Of course, the spammers would figure out a way around it after a while.
This brings me to the crux of the biscuit, which is that the current email system is fundamentally broken. There are so many spam filters up, that people don’t receive valid email and** never know it**. As an example, I NEVER get emails from my GF, probably because she’s on msn.com. I have no idea what happens to them, they just never make it to any of my mailboxes. sigh
That website says that there are 600,426,974,379,824,381,952 ways to spell Viagra, which may sound like a lot. But it’s still really easy to write a script that catches every last one of them. How do I know this? Because he gave a number. The only way anyone can quote a number that big is if they have in mind an algorithm for generating Viagra-spellings, and I could just use a variation of that same algorithm for recognizing Viagra-spellings. I don’t need to have the list of all 600+ quintillion spellings in order to recognize one, any more than the author of the webpage needed a list of all 600+ quintillion to count them.

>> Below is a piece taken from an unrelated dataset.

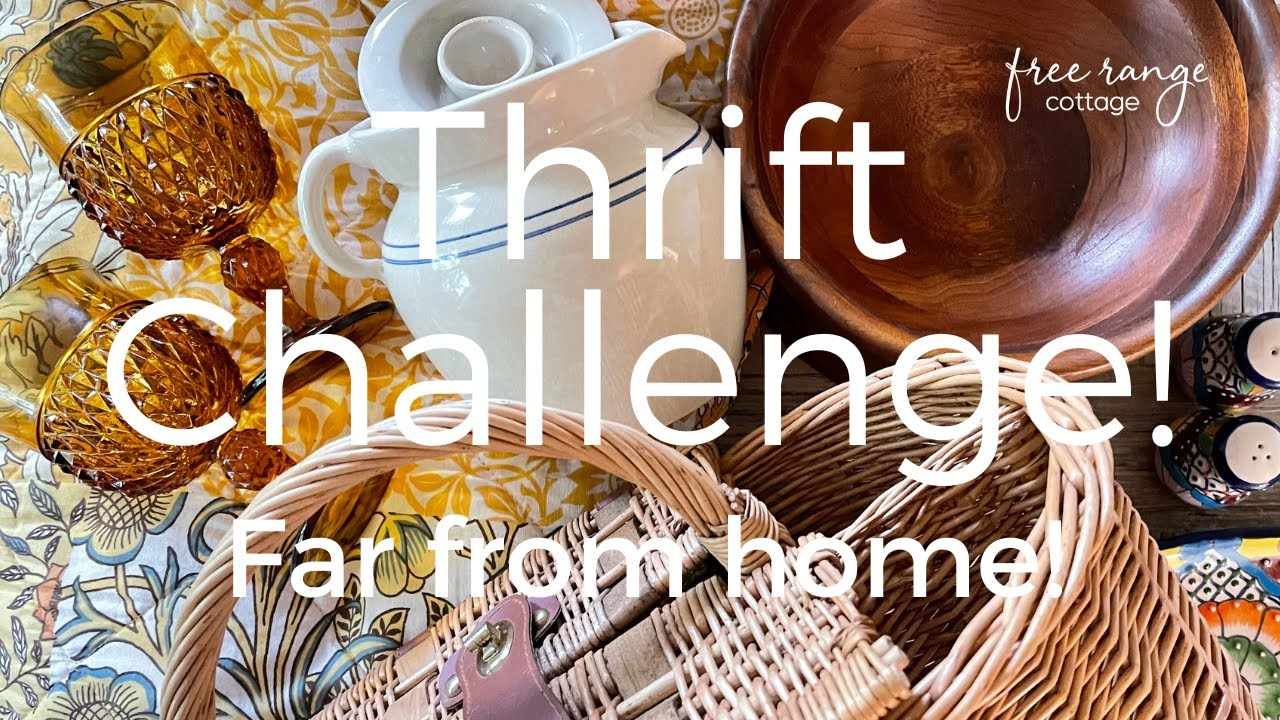 Thrift With Me + Thrift Haul: All Day Thrifting Farmhouse & Cottage Home Decor!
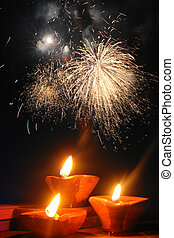 Traditional Diwali Festival - A perfect image showing the...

Incidentally, I presume that the major spam filters already do use techniques like this, and they manage to block out the vast majority of spams. The only reason any get through at all is because of measures put in place to prevent false positives. Nobody wants to miss an important e-mail, so most filters will include a whitelist of some sort, such that any message that meets certain criteria will be allowed through, no matter what red flags it has. And sometimes, a spam message will randomly happen to meet one of those criteria.
Chronos, I see your point, and it makes good sense. I was just now playing around with writing a script that checks words found in an email against a dictionary. I just parsed through the source file and searched for the resulting strings in a dictionary.txt file. That would seem to me (I am not a programmer) to be an easier approach than trying to duplicate the spammer-lingo algorithm and then checking the dictionary. Whether it’s easier, of course, doesn’t have a lot of bearing on its relative usefulness.
In any case, I also would imagine that the things we’re talking about are in use in some combination in existing spam filters.